Culture

Jean-Luc Godard: The New Wave director who always put cinema first

In his latter years, Jean-Luc Godard became more and more like the Prospero of world cinema. The director – who died today aged 91 – lived as a recluse in Rolle in Switzerland with his partner Anne-Marie Miéville and didn’t stay in touch with old colleagues and friends. All his contemporaries from the golden period of the 1960s, when the French New Wave revolutionised world cinema, had pre-deceased him. In truth, he had long ago turned his back on most of them anyway. His work had become increasingly experimental and self-reflexive, veering ever further from the mainstream. It’s debatable how much he means to younger cinemagoers today. Nonetheless, Godard is a monumental figure in cinema history, every bit as influential in his own way as Alfred Hitchcock, Charlie Chaplin or Sergei Eisenstein.

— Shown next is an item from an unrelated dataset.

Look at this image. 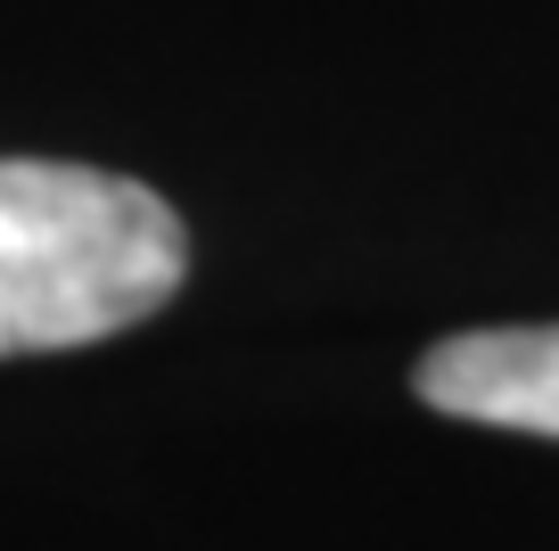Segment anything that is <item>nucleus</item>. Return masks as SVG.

Godard lived for and through cinema. On a human level, that was a problem. His relationships often foundered because he always put movies first. Collaborators such as his muse and former wife Anna Karina – who starred in one of his greatest early films Vivre Sa Vie (1962) – always said that they got on far better while they were shooting films than when they were off duty, trying actually to live together. He fell out badly with his old brother-in-arms, François Truffaut, who called him “a piece of shit on a pedestal” because of Godard’s appalling treatment of their friends and collaborators. However, in his work, he never compromised. He never worried about popularity either…and he never stopped. Asked once why he made quite so many films, he replied that he was like the “soldiers in the Russian war who kept marching and marching…they knew that if they laid down, they wouldn’t get back up”.

Breathless (1960) is still probably his best-known feature. With its jump cuts, swaggering star Jean-Paul Belmondo, gamine-like female lead Jean Seberg, and reckless, anarchic energy, it was arresting and very stylish. Godard’s one-liners – “all you need to make a movie is a girl and a gun” and “the cinema is truth 24 frames per second” – quickly passed into movie lore.